In Picoult's fictional account, the child responsible for the shootings, the oddball loner Peter Houghton, had suffered bullying all his life. His actions seem, if not quite justified, then understandable. Does Picoult see him as a victim? "I have sympathy for what led him to that moment. I don't find him a sympathetic character, however," she says. "I lost him the moment he said 'how many did I get?'. The moment the victim picks up the gun he becomes the biggest bully of all."

She can appear the moral crusader - "why have we learned nothing? Why, in a post-Columbine environment, do we have anti-bullying policies and no idea of how to put them into practice?" But she is also just a mother who sees the world as being fractured. She says her writing can be painful, that there are things she won't explore.
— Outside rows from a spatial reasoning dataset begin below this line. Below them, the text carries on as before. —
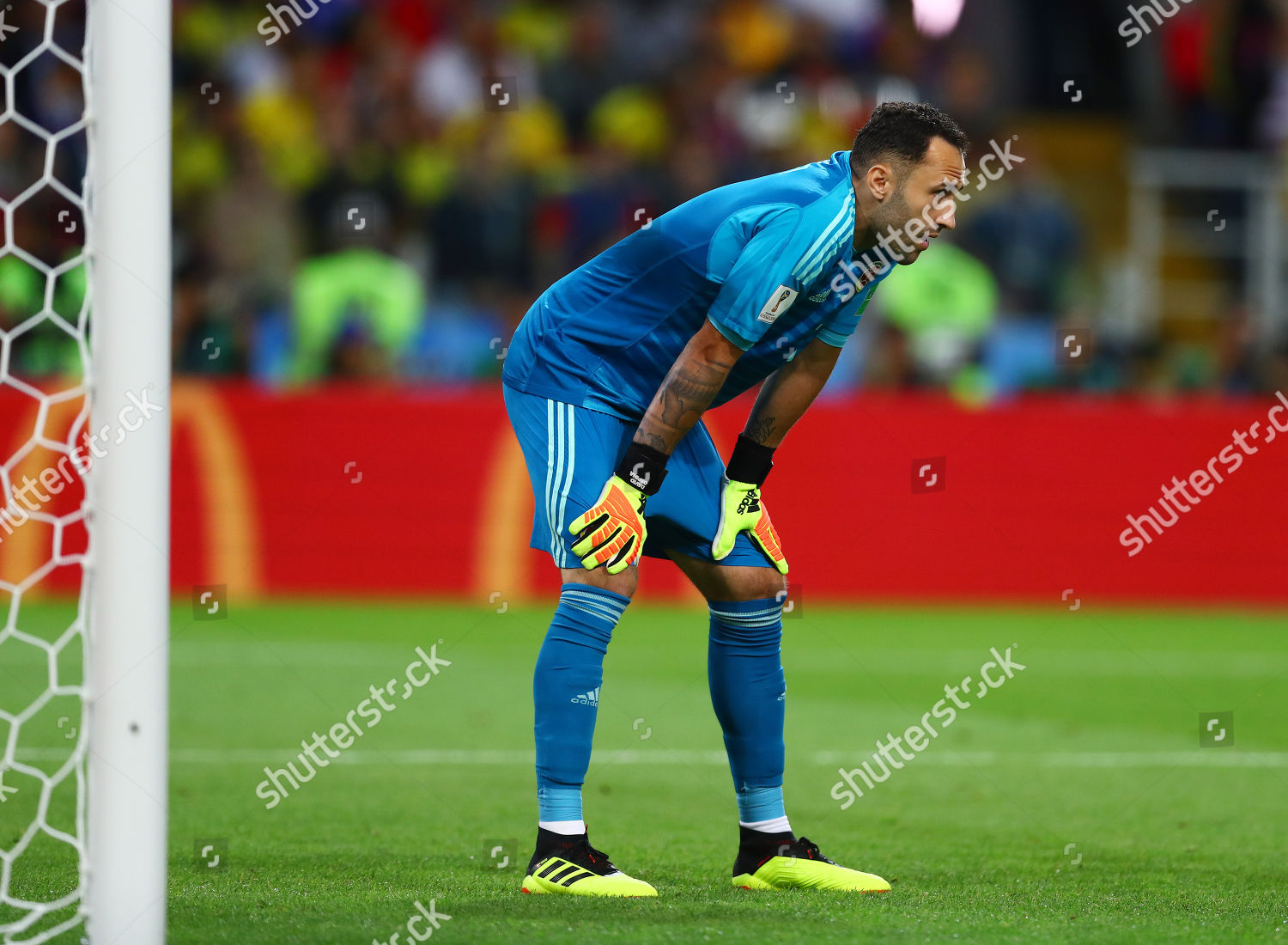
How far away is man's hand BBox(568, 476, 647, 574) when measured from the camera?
13.7 feet

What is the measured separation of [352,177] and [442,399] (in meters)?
2.97

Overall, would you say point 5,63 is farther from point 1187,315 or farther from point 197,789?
point 1187,315

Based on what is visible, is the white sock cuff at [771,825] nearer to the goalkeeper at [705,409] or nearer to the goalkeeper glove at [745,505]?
the goalkeeper at [705,409]

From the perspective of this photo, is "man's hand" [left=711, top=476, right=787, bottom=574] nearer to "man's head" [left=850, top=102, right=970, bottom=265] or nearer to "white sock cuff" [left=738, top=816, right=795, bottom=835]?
"white sock cuff" [left=738, top=816, right=795, bottom=835]

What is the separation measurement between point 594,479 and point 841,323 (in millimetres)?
822

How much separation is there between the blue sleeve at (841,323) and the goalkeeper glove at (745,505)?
34 centimetres

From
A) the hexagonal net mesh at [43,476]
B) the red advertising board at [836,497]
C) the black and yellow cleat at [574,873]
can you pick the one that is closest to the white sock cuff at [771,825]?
the black and yellow cleat at [574,873]

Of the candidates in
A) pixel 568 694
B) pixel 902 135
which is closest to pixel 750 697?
pixel 568 694

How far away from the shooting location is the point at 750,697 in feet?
15.1

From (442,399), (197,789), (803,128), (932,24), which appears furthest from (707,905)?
(932,24)

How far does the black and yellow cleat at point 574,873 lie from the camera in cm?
414

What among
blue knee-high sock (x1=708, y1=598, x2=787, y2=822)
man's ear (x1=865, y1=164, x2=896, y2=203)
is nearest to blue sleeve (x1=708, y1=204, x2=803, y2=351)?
man's ear (x1=865, y1=164, x2=896, y2=203)

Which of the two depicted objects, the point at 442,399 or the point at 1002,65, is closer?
the point at 442,399

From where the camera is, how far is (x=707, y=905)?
409 cm
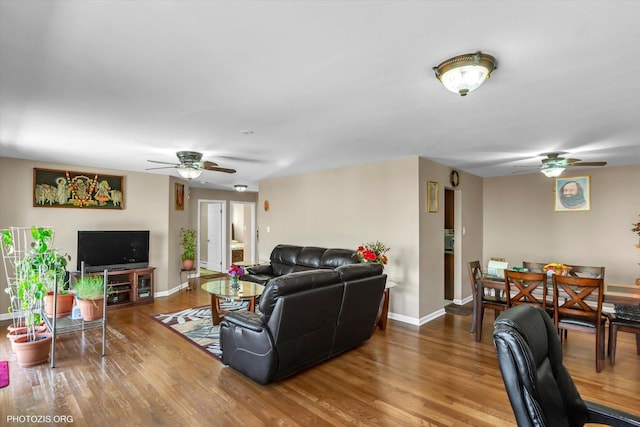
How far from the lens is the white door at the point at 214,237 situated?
29.3 feet

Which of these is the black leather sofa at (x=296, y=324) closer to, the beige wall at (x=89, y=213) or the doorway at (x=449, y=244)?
the doorway at (x=449, y=244)

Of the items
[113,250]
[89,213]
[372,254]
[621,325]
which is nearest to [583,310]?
[621,325]

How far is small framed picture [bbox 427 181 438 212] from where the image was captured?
15.9 ft

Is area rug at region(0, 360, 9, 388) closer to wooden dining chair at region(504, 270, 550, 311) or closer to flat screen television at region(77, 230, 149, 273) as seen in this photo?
flat screen television at region(77, 230, 149, 273)

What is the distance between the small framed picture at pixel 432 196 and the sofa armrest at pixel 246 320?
3.08m

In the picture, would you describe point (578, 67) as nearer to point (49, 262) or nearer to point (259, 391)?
point (259, 391)

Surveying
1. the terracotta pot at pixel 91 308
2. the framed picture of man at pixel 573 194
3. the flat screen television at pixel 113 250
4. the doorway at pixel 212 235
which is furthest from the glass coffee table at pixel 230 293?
the framed picture of man at pixel 573 194

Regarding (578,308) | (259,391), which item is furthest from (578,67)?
(259,391)

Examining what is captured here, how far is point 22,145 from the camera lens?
13.2 ft

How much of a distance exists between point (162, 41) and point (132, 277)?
4930 mm

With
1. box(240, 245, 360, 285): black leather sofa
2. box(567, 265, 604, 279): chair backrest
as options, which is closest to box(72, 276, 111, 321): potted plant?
box(240, 245, 360, 285): black leather sofa

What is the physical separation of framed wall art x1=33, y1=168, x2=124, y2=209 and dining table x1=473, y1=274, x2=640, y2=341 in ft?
19.2

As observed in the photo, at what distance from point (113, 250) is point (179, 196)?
1.76 m

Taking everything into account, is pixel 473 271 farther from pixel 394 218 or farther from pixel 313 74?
pixel 313 74
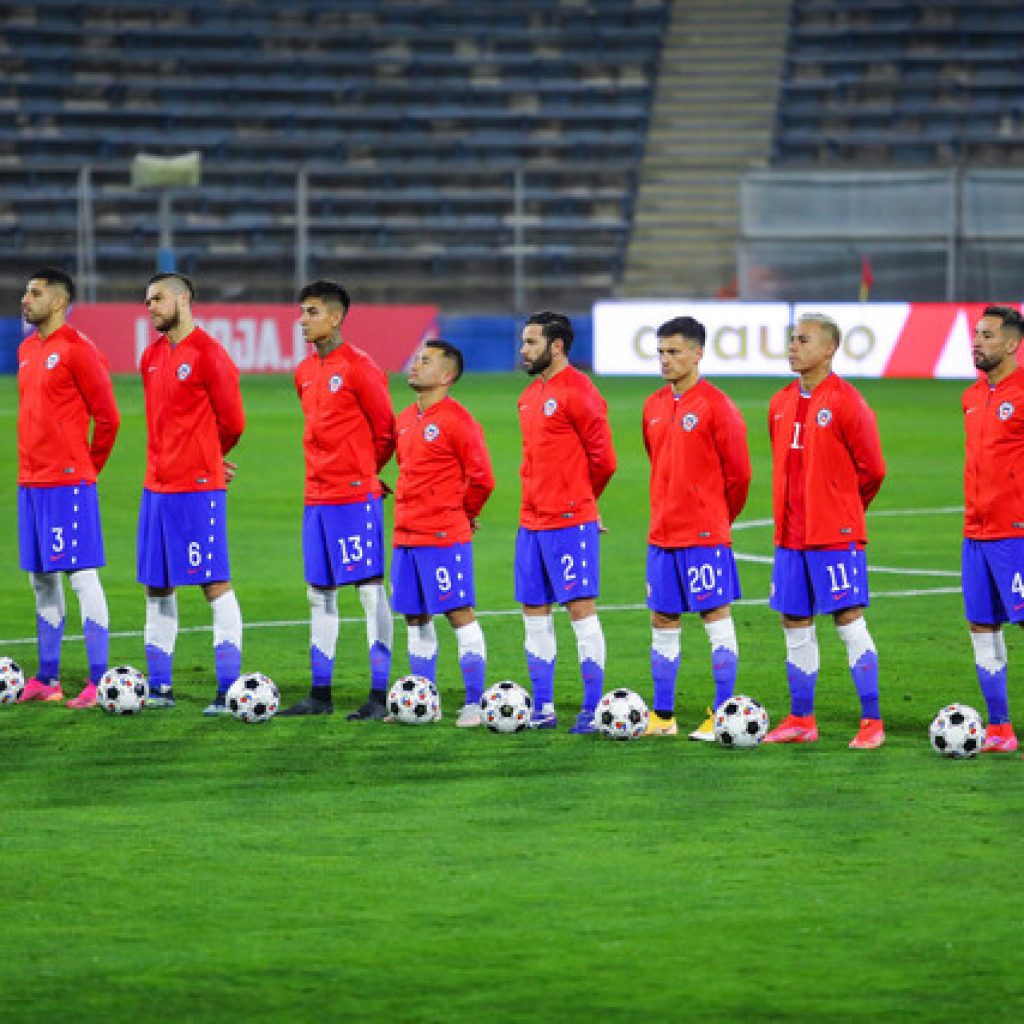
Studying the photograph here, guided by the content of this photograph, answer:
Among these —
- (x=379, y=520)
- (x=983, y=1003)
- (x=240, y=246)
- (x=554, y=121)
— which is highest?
(x=554, y=121)

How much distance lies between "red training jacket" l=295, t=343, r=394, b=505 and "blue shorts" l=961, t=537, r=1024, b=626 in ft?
9.06

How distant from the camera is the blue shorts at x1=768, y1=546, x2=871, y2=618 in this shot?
9297 millimetres

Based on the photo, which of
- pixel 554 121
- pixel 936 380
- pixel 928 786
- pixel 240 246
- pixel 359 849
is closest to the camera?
pixel 359 849

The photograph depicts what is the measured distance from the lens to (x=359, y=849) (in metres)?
7.49

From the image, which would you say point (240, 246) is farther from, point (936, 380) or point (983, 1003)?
point (983, 1003)

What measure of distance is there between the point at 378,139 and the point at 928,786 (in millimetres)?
36824

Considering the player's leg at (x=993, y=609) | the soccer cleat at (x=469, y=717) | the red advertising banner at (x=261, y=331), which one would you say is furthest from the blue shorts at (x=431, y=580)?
the red advertising banner at (x=261, y=331)

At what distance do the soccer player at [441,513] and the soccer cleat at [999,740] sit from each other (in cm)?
225

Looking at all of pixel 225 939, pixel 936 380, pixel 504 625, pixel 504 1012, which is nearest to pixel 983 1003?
pixel 504 1012

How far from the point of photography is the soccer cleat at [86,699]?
1045 centimetres

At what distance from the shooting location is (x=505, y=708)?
31.6 ft

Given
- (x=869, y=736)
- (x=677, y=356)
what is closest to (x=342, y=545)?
(x=677, y=356)

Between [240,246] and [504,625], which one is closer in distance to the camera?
[504,625]

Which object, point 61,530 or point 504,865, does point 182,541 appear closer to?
point 61,530
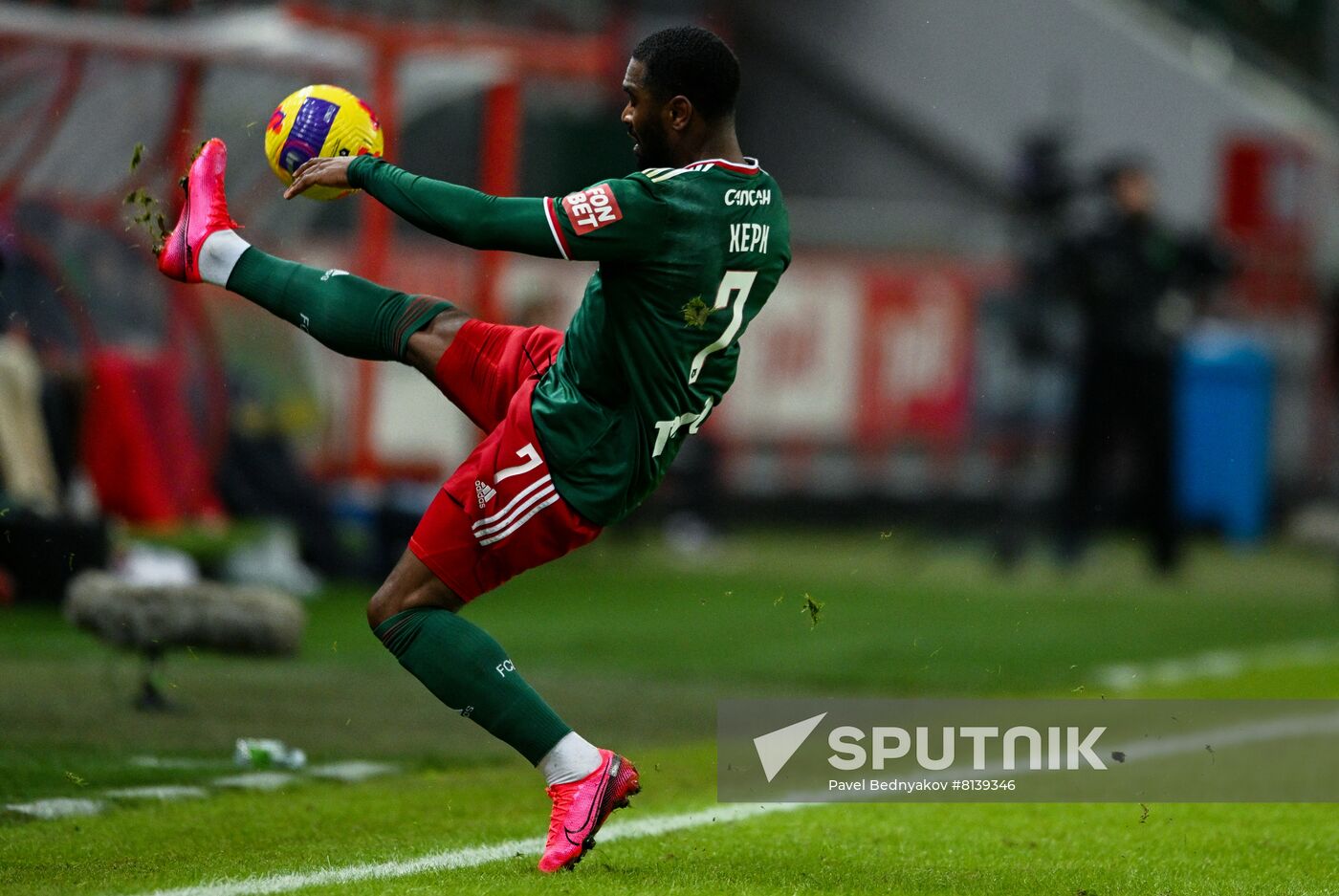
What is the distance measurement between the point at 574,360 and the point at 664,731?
369 cm

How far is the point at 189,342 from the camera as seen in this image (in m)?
14.9

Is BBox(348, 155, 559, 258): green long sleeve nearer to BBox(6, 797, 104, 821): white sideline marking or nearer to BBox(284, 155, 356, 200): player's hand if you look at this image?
BBox(284, 155, 356, 200): player's hand

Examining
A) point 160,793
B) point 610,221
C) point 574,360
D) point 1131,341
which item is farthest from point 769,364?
point 610,221

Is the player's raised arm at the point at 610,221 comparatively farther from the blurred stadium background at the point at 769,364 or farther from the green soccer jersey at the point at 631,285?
the blurred stadium background at the point at 769,364

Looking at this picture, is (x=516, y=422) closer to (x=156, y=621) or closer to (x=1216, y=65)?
(x=156, y=621)

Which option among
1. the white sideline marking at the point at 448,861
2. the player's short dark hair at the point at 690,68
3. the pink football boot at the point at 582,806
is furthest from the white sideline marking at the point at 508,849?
the player's short dark hair at the point at 690,68

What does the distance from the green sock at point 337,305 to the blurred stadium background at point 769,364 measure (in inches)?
59.4

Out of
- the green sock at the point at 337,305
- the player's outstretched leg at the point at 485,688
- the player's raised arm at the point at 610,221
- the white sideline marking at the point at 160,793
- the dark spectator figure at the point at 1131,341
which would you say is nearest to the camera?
the player's raised arm at the point at 610,221

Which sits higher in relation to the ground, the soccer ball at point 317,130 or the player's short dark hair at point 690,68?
the player's short dark hair at point 690,68

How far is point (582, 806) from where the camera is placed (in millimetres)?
5441

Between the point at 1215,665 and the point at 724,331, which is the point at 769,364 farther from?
the point at 724,331

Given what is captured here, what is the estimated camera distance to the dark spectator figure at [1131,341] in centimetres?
1683

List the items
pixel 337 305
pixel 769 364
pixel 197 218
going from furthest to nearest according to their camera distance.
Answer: pixel 769 364 → pixel 197 218 → pixel 337 305

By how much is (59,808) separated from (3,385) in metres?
6.39
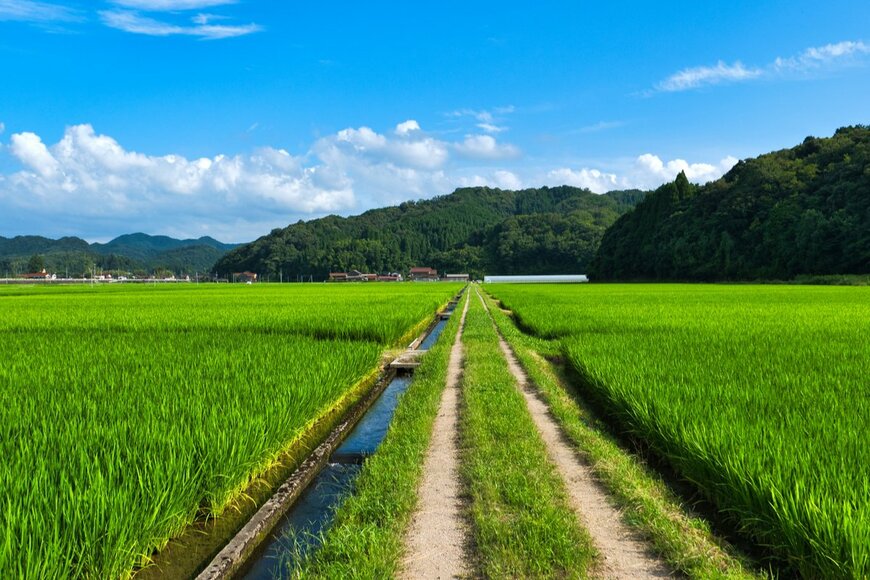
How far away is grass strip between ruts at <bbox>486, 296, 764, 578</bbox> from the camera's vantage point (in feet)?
9.53

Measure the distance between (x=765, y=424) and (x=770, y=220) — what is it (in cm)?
7080

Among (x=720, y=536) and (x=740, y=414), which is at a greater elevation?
(x=740, y=414)

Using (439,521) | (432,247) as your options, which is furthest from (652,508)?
(432,247)

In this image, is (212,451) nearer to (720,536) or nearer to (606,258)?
(720,536)

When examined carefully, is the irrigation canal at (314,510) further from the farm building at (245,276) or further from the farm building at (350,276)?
the farm building at (245,276)

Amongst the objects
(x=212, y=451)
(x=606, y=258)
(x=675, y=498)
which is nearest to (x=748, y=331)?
(x=675, y=498)

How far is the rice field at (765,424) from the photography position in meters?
2.72

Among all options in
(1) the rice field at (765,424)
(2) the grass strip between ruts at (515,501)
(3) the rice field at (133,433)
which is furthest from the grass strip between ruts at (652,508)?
(3) the rice field at (133,433)

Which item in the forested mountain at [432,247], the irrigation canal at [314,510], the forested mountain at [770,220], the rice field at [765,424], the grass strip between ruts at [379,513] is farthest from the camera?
the forested mountain at [432,247]

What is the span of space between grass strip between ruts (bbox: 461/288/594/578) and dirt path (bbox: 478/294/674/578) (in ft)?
0.32

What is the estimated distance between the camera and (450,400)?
7.06 meters

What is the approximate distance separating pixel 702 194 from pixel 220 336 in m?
84.5

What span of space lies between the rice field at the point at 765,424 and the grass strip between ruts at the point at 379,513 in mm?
2230

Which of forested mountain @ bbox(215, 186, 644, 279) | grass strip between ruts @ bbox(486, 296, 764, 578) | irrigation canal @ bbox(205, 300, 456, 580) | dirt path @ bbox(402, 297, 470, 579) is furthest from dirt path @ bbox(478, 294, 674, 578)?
forested mountain @ bbox(215, 186, 644, 279)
"It's sometimes very, very hard," admits Picoult. "Nineteen was hard, doing research with paediatric cancer specialists was the same. You go home and want to hug your kids until their little heads pop off. People always say is there something I couldn't write and it would be something I was living through at the moment."

The key example Picoult gives is when her son was very ill. He had a tumour in his ear which meant substantial hearing loss and for four years, the situation was "traumatic". Yet while avoiding it at first, she did adapt it for her writing. "It affected the family very deeply and yet the lessons that I wanted to take away from that wound up becoming part of My Sister's Keeper," she says.

Now that she is a huge success, she aims to keep on writing books - she isn't precious in the least and says her secret is hard work. As long as readers keep on buying them, she hopes to give them what they want. "I feel like I've got more stories to tell so, hopefully, there will be plenty more people out there to read them," says Picoult.